Worse, the piece explains that options (and stock grants) incentivize senior-most executives to shore up stock prices, by hook or by crook, “so that options will stay in the money”. This logically “encourages executives to focus exclusively on the next quarter and ignore shareholders’ longer-term interests”. The backdating and ‘spring-loading’ of options became common practices in the 2000s. University of Iowa’s Erik Lie discovered that “companies granted stock options to executives just before their stock prices spiked”. This was part of the options backdating scandal in the US in 2005-06.
Internal investigations by firms, and external ones by authorities “led to dozens of financial restatements and executive dismissals. Although only 12 executives ultimately received criminal sentences, and only five were given prison terms”, as per an article on chicagobooth.edu. Spring loading was easier – companies “awarded options (to CEOs and other senior executives) right before the release of positive news”. In the case of stock grants, the dates can be “chosen ex‐post to minimise the strike price of at‐the‐money options and maximise their value to executives”. In short, both options and grants can be rigged.
Lucian Bebchuk and Jesse Fried of Harvard Law School, therefore, emphasise the “managerial power hypothesis” in their book, Pay Without Performance. CEOs can “extract rents” in the form of higher perks and incentives because they are “friends” with board directors, and have a “say in setting… perks”, or directors don’t know enough about the operations of the firms. This can lead to “stealth compensation”, which are either hidden from investors and outsiders, or are “difficult… to discern”. This has changed in the past two decades due to “outlawed practices” and greater disclosure norms.

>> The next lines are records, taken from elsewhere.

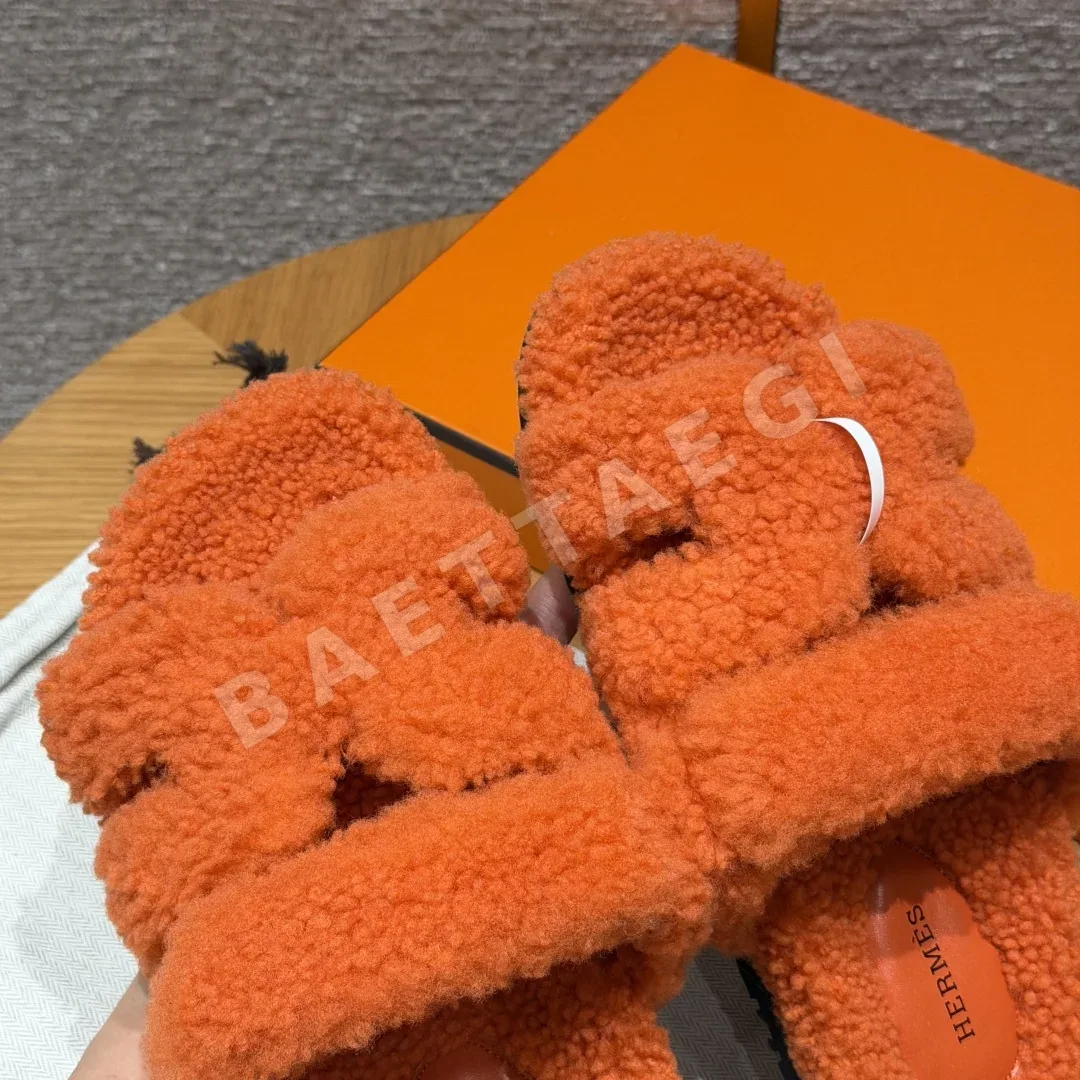 에르메스 시프레 샌들 오렌지 울레더 상세 이미지 8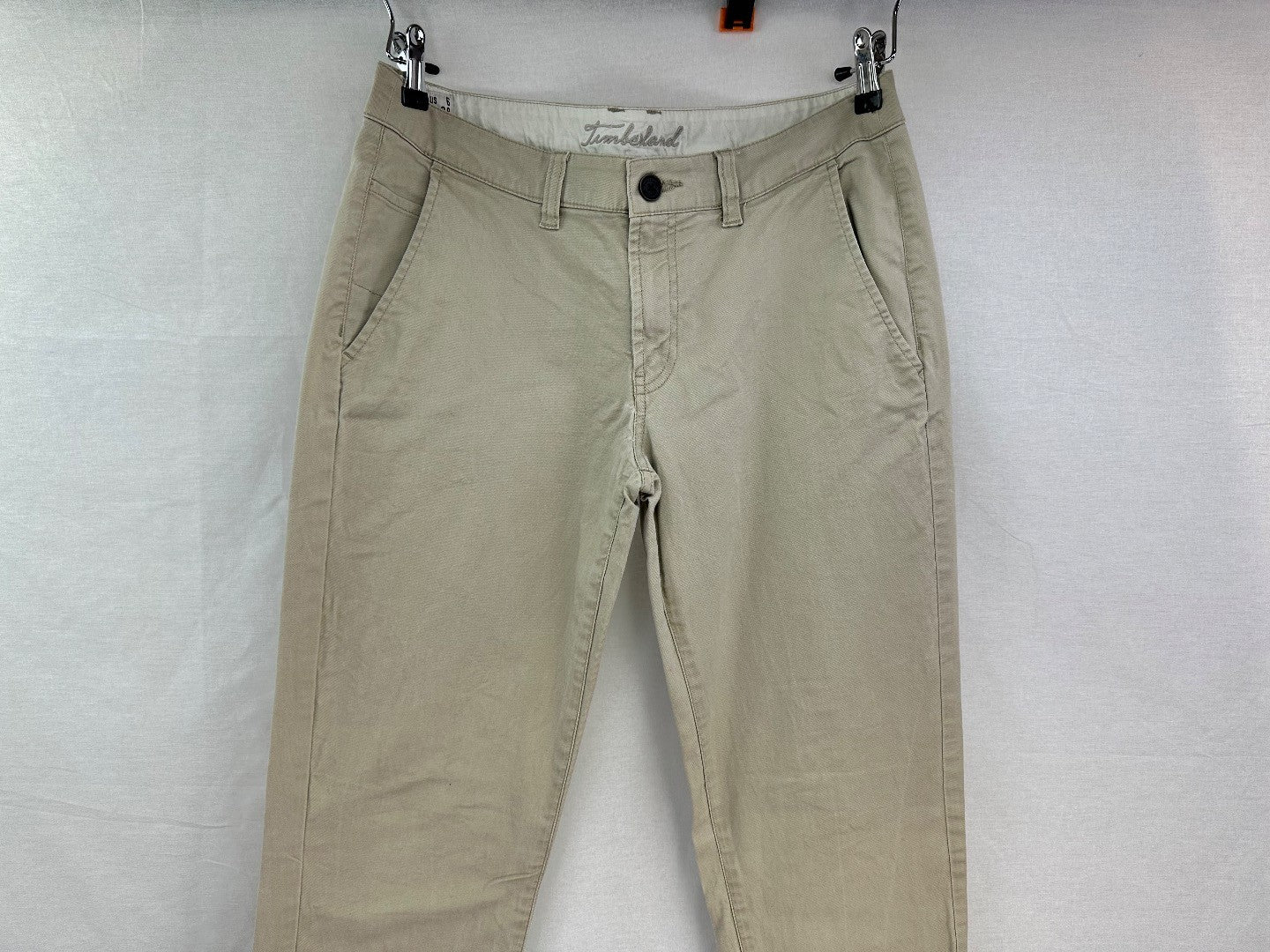 Timberland Beige / Stone Chino Straight Leg Trousers Ladies - Size UK 10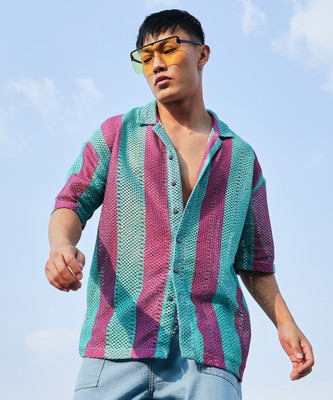 CAMPUS SUTRA Men Printed Casual Multicolor Shirt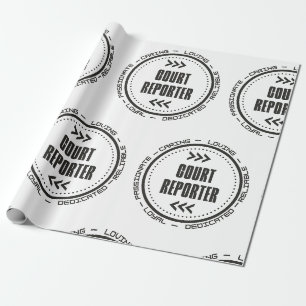 Papel De Presente Incrível Repórter da Corte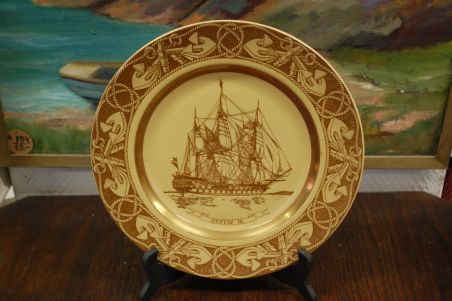 (n-7436/7) Figgjo, Rootsi laevandus, kollektsioontaldrik "Gustaf III" nr7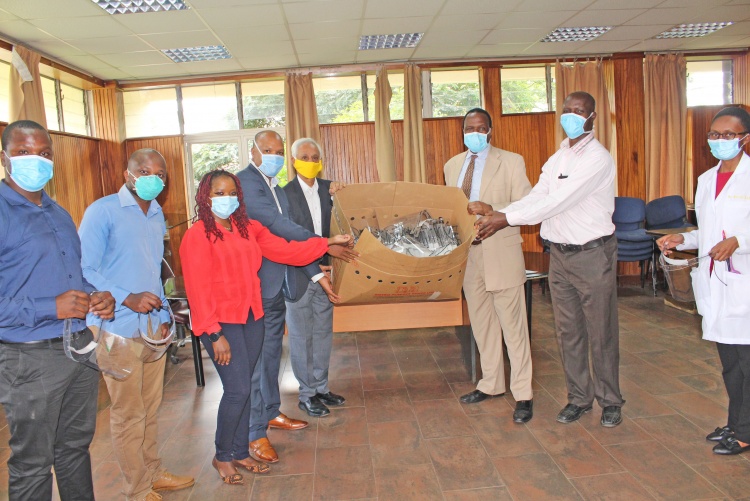 Face shields donation.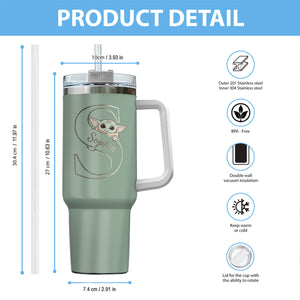 Summer Chill Galactic Buddy – Personalized Tumbler With Handle - MNPT0502STW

CEO greed, as opposed to working people’s demand, is the cause for the ongoing runaway inflation. No wonder, High Pay Center, a think tank, finds that people are convinced that CEOs are overpaid
Disclosures resulted in interesting possibilities. As US firms need to divulge the pay ratio between CEOs and average workers, the information becomes a tool for policy makers. The city of Portland, Oregon “levies a 10 percent surtax on firms that surpass (a ratio of 100:1). It rises to 25 percent on firms with pay gaps exceeding 250 to 1.” Similar “pay gap bills” are in play in California, Connecticut, Illinois, Massachusetts, Minnesota, and Rhode Island. Institutional investors believe in this golden ratio. ERAPF, which handles France’s public pension fund, has set a “socially acceptable maximum amount of total (CEO) remuneration” – 100 times the minimum salary.
At the end of the day, something has to give. CEO compensations cannot hold for long. As the foreword of a study (2018), Why and how investors can respond to income inequality, by the UN Principles for Responsible Investment states, “Institutional investors have increasingly begun to realize that inequality has the potential to negatively impact institutional investors’ portfolios, increase financial and social system level instability; lower output and slow economic growth; and contribute to the rise of nationalistic populism and tendencies toward isolationism and protectionism.”